Selain mengubah norma afirmasi keterwakilan perempuan yang sudah dipraktikkan pada dua Pemilu sebelumnya,
Selain itu, PP 'Aisyiyah juga menilai Pasal 8 ayat (2) huruf a PKPU 10/2023 melanggar dan bertentangan dengan Pasal 245 UU 7/2017 yang menyatakan bahwa Daftar bakal calon di setiap daerah pemilihan memuat keterwakilan perempuan paling sedikit 30% (tiga puluh persen).
Dampaknya, Pasal 8 ayat (2) huruf a dalam PKPU 10/2023 bisa membuat berkurangnya jumlah Caleg Perempuan pada sejumlah Dapil Pemilu DPR dan DPRD.
Berikut pernyataan sikap PP ‘Aisyiyah terkait Pengaturan Keterwakilan Prempuan adalah Mandat Konsitusi, yaitu:
1. Segera merealisasikan janjinya kepada masyarakat Indonesia dan gerakan keterwakilan perempuan untuk merevisi ketentuan Pasal 8 ayat (2) PKPU 10/2018 dan mengembalikannya pada ketentuan yang sejalan dengan Pasal 245 UU 7/2017, yakni “Dalam hal penghitungan 30% (tiga puluh persen) jumlah bakal calon perempuan di setiap Dapil menghasilkan angka pecahan, dilakukan pembulatan ke atas”.
2. Mewujudkan dan memenuhi keterwakilan perempuan dalam komposisi Tim Seleksi ataupun keanggotaan KPU Provinsi dan KPU Kabupaten/Kota. Serta menyertakan kebijakan afirmasi yang tegas dalam Peraturan KPU tentang Seleksi Calon Anggota KPU Provinsi dan KPU Kabupaten/Kota agar tidak menegasikan dan menihilkan keterwakilan perempuan dalam pengisian keanggotaan KPU Provinsi dan KPU Kabupaten/Kota. Demikian halnya Bawaslu beserta jajarannya sebagai satu kesatuan fungsi penyelenggaraan pemilu harus mengimplementasikan affirmative action untuk terpenuhinya keterwakilan perempuan paling sedikit 30%.
3. KPU, Bawaslu, dan DKPP harus menyusun kebijakan tata kelola organisasi penyelenggara pemilu yang berperspektif adil dan setara gender dalam pengaturan, implementasi, dan pengelolaan tahapan ataupun organisasi pada setiap tingkatannya.

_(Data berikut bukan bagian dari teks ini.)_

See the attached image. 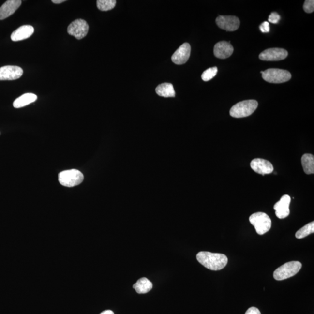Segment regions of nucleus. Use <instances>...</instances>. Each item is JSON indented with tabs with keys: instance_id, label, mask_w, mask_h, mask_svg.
<instances>
[{
	"instance_id": "nucleus-16",
	"label": "nucleus",
	"mask_w": 314,
	"mask_h": 314,
	"mask_svg": "<svg viewBox=\"0 0 314 314\" xmlns=\"http://www.w3.org/2000/svg\"><path fill=\"white\" fill-rule=\"evenodd\" d=\"M34 31V29L32 26H22L11 34V39L14 42L21 41V40L30 38L33 34Z\"/></svg>"
},
{
	"instance_id": "nucleus-18",
	"label": "nucleus",
	"mask_w": 314,
	"mask_h": 314,
	"mask_svg": "<svg viewBox=\"0 0 314 314\" xmlns=\"http://www.w3.org/2000/svg\"><path fill=\"white\" fill-rule=\"evenodd\" d=\"M158 96L164 97H175V91L171 83H164L158 85L155 89Z\"/></svg>"
},
{
	"instance_id": "nucleus-23",
	"label": "nucleus",
	"mask_w": 314,
	"mask_h": 314,
	"mask_svg": "<svg viewBox=\"0 0 314 314\" xmlns=\"http://www.w3.org/2000/svg\"><path fill=\"white\" fill-rule=\"evenodd\" d=\"M218 73L217 67H212L209 68L208 70L204 72L201 75V78L204 82H208L217 75Z\"/></svg>"
},
{
	"instance_id": "nucleus-20",
	"label": "nucleus",
	"mask_w": 314,
	"mask_h": 314,
	"mask_svg": "<svg viewBox=\"0 0 314 314\" xmlns=\"http://www.w3.org/2000/svg\"><path fill=\"white\" fill-rule=\"evenodd\" d=\"M302 168L305 174H314V157L311 154H305L301 158Z\"/></svg>"
},
{
	"instance_id": "nucleus-7",
	"label": "nucleus",
	"mask_w": 314,
	"mask_h": 314,
	"mask_svg": "<svg viewBox=\"0 0 314 314\" xmlns=\"http://www.w3.org/2000/svg\"><path fill=\"white\" fill-rule=\"evenodd\" d=\"M89 25L85 20L76 19L68 26L67 31L71 36L80 40L84 38L88 33Z\"/></svg>"
},
{
	"instance_id": "nucleus-22",
	"label": "nucleus",
	"mask_w": 314,
	"mask_h": 314,
	"mask_svg": "<svg viewBox=\"0 0 314 314\" xmlns=\"http://www.w3.org/2000/svg\"><path fill=\"white\" fill-rule=\"evenodd\" d=\"M116 3L115 0H98L97 6L100 11H107L113 9Z\"/></svg>"
},
{
	"instance_id": "nucleus-10",
	"label": "nucleus",
	"mask_w": 314,
	"mask_h": 314,
	"mask_svg": "<svg viewBox=\"0 0 314 314\" xmlns=\"http://www.w3.org/2000/svg\"><path fill=\"white\" fill-rule=\"evenodd\" d=\"M23 73L22 69L17 66H4L0 68V80L18 79L22 76Z\"/></svg>"
},
{
	"instance_id": "nucleus-3",
	"label": "nucleus",
	"mask_w": 314,
	"mask_h": 314,
	"mask_svg": "<svg viewBox=\"0 0 314 314\" xmlns=\"http://www.w3.org/2000/svg\"><path fill=\"white\" fill-rule=\"evenodd\" d=\"M302 264L299 261H290L275 270L273 272V278L277 281H283L284 279L293 277L301 269Z\"/></svg>"
},
{
	"instance_id": "nucleus-25",
	"label": "nucleus",
	"mask_w": 314,
	"mask_h": 314,
	"mask_svg": "<svg viewBox=\"0 0 314 314\" xmlns=\"http://www.w3.org/2000/svg\"><path fill=\"white\" fill-rule=\"evenodd\" d=\"M281 19V16L278 13L273 12L270 14L269 18V21L272 24H278L279 20Z\"/></svg>"
},
{
	"instance_id": "nucleus-26",
	"label": "nucleus",
	"mask_w": 314,
	"mask_h": 314,
	"mask_svg": "<svg viewBox=\"0 0 314 314\" xmlns=\"http://www.w3.org/2000/svg\"><path fill=\"white\" fill-rule=\"evenodd\" d=\"M260 30L263 33H269L270 31V27L269 22H264L260 26Z\"/></svg>"
},
{
	"instance_id": "nucleus-19",
	"label": "nucleus",
	"mask_w": 314,
	"mask_h": 314,
	"mask_svg": "<svg viewBox=\"0 0 314 314\" xmlns=\"http://www.w3.org/2000/svg\"><path fill=\"white\" fill-rule=\"evenodd\" d=\"M152 284L148 279L142 278L138 280L134 285V288L137 293L145 294L150 292L152 289Z\"/></svg>"
},
{
	"instance_id": "nucleus-14",
	"label": "nucleus",
	"mask_w": 314,
	"mask_h": 314,
	"mask_svg": "<svg viewBox=\"0 0 314 314\" xmlns=\"http://www.w3.org/2000/svg\"><path fill=\"white\" fill-rule=\"evenodd\" d=\"M234 51L230 42L223 41L218 42L214 46V56L220 59H226L232 56Z\"/></svg>"
},
{
	"instance_id": "nucleus-12",
	"label": "nucleus",
	"mask_w": 314,
	"mask_h": 314,
	"mask_svg": "<svg viewBox=\"0 0 314 314\" xmlns=\"http://www.w3.org/2000/svg\"><path fill=\"white\" fill-rule=\"evenodd\" d=\"M250 166L253 171L262 175L270 174L273 171L272 164L269 161L262 158H255L252 160Z\"/></svg>"
},
{
	"instance_id": "nucleus-5",
	"label": "nucleus",
	"mask_w": 314,
	"mask_h": 314,
	"mask_svg": "<svg viewBox=\"0 0 314 314\" xmlns=\"http://www.w3.org/2000/svg\"><path fill=\"white\" fill-rule=\"evenodd\" d=\"M84 179L82 173L76 169L67 170L60 172L59 180L61 185L72 187L78 186Z\"/></svg>"
},
{
	"instance_id": "nucleus-17",
	"label": "nucleus",
	"mask_w": 314,
	"mask_h": 314,
	"mask_svg": "<svg viewBox=\"0 0 314 314\" xmlns=\"http://www.w3.org/2000/svg\"><path fill=\"white\" fill-rule=\"evenodd\" d=\"M37 99V97L36 94L26 93L14 101L13 106L15 108L24 107L25 106L30 105V103L35 102Z\"/></svg>"
},
{
	"instance_id": "nucleus-13",
	"label": "nucleus",
	"mask_w": 314,
	"mask_h": 314,
	"mask_svg": "<svg viewBox=\"0 0 314 314\" xmlns=\"http://www.w3.org/2000/svg\"><path fill=\"white\" fill-rule=\"evenodd\" d=\"M290 201V197L286 194L282 196L281 200L275 204L273 209H275L276 217L279 219H284L289 215Z\"/></svg>"
},
{
	"instance_id": "nucleus-29",
	"label": "nucleus",
	"mask_w": 314,
	"mask_h": 314,
	"mask_svg": "<svg viewBox=\"0 0 314 314\" xmlns=\"http://www.w3.org/2000/svg\"><path fill=\"white\" fill-rule=\"evenodd\" d=\"M100 314H114V313H113V311H112L111 310H106L103 311V312L101 313Z\"/></svg>"
},
{
	"instance_id": "nucleus-2",
	"label": "nucleus",
	"mask_w": 314,
	"mask_h": 314,
	"mask_svg": "<svg viewBox=\"0 0 314 314\" xmlns=\"http://www.w3.org/2000/svg\"><path fill=\"white\" fill-rule=\"evenodd\" d=\"M258 105V102L254 100H244L239 102L230 109V116L236 118L249 117L256 110Z\"/></svg>"
},
{
	"instance_id": "nucleus-6",
	"label": "nucleus",
	"mask_w": 314,
	"mask_h": 314,
	"mask_svg": "<svg viewBox=\"0 0 314 314\" xmlns=\"http://www.w3.org/2000/svg\"><path fill=\"white\" fill-rule=\"evenodd\" d=\"M262 77L265 81L272 83H282L289 81L292 75L289 71L280 69L270 68L261 71Z\"/></svg>"
},
{
	"instance_id": "nucleus-1",
	"label": "nucleus",
	"mask_w": 314,
	"mask_h": 314,
	"mask_svg": "<svg viewBox=\"0 0 314 314\" xmlns=\"http://www.w3.org/2000/svg\"><path fill=\"white\" fill-rule=\"evenodd\" d=\"M197 260L204 267L212 270L223 269L226 267L228 261L225 255L207 252L198 253Z\"/></svg>"
},
{
	"instance_id": "nucleus-24",
	"label": "nucleus",
	"mask_w": 314,
	"mask_h": 314,
	"mask_svg": "<svg viewBox=\"0 0 314 314\" xmlns=\"http://www.w3.org/2000/svg\"><path fill=\"white\" fill-rule=\"evenodd\" d=\"M303 9L306 13L310 14L313 13L314 11V0H306V1H305Z\"/></svg>"
},
{
	"instance_id": "nucleus-28",
	"label": "nucleus",
	"mask_w": 314,
	"mask_h": 314,
	"mask_svg": "<svg viewBox=\"0 0 314 314\" xmlns=\"http://www.w3.org/2000/svg\"><path fill=\"white\" fill-rule=\"evenodd\" d=\"M65 1H66L65 0H52V2L54 4H60Z\"/></svg>"
},
{
	"instance_id": "nucleus-11",
	"label": "nucleus",
	"mask_w": 314,
	"mask_h": 314,
	"mask_svg": "<svg viewBox=\"0 0 314 314\" xmlns=\"http://www.w3.org/2000/svg\"><path fill=\"white\" fill-rule=\"evenodd\" d=\"M191 47L189 43H183L172 56V62L177 65H182L188 60L191 56Z\"/></svg>"
},
{
	"instance_id": "nucleus-21",
	"label": "nucleus",
	"mask_w": 314,
	"mask_h": 314,
	"mask_svg": "<svg viewBox=\"0 0 314 314\" xmlns=\"http://www.w3.org/2000/svg\"><path fill=\"white\" fill-rule=\"evenodd\" d=\"M314 232V223L313 221L299 230L296 233V238L299 239L304 238L305 237H307V236L312 234Z\"/></svg>"
},
{
	"instance_id": "nucleus-15",
	"label": "nucleus",
	"mask_w": 314,
	"mask_h": 314,
	"mask_svg": "<svg viewBox=\"0 0 314 314\" xmlns=\"http://www.w3.org/2000/svg\"><path fill=\"white\" fill-rule=\"evenodd\" d=\"M21 0H8L0 7V20L10 16L21 6Z\"/></svg>"
},
{
	"instance_id": "nucleus-4",
	"label": "nucleus",
	"mask_w": 314,
	"mask_h": 314,
	"mask_svg": "<svg viewBox=\"0 0 314 314\" xmlns=\"http://www.w3.org/2000/svg\"><path fill=\"white\" fill-rule=\"evenodd\" d=\"M250 223L254 226L258 235H263L269 232L271 228L272 222L270 217L266 213L256 212L249 218Z\"/></svg>"
},
{
	"instance_id": "nucleus-27",
	"label": "nucleus",
	"mask_w": 314,
	"mask_h": 314,
	"mask_svg": "<svg viewBox=\"0 0 314 314\" xmlns=\"http://www.w3.org/2000/svg\"><path fill=\"white\" fill-rule=\"evenodd\" d=\"M245 314H261L257 308L252 307L248 309Z\"/></svg>"
},
{
	"instance_id": "nucleus-9",
	"label": "nucleus",
	"mask_w": 314,
	"mask_h": 314,
	"mask_svg": "<svg viewBox=\"0 0 314 314\" xmlns=\"http://www.w3.org/2000/svg\"><path fill=\"white\" fill-rule=\"evenodd\" d=\"M218 27L227 31H233L240 27V20L235 16H219L216 19Z\"/></svg>"
},
{
	"instance_id": "nucleus-8",
	"label": "nucleus",
	"mask_w": 314,
	"mask_h": 314,
	"mask_svg": "<svg viewBox=\"0 0 314 314\" xmlns=\"http://www.w3.org/2000/svg\"><path fill=\"white\" fill-rule=\"evenodd\" d=\"M287 56L288 52L284 49L272 48L262 52L259 59L266 61H278L286 59Z\"/></svg>"
}]
</instances>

4. KPU mendorong partai politik untuk secara aktif membuka peluang seluas-luasnya kepada caleg perempuan di partai politiknya melalui kebijakan affirmative action. Partai politik juga harus berkomitmen meminimalisir pencalegan yang berbiaya tinggi (high cost) serta tidak menempatkan perempuan sekadar sebagai pelengkap pada posisi sepatu ataupun sebatas vote gather semata.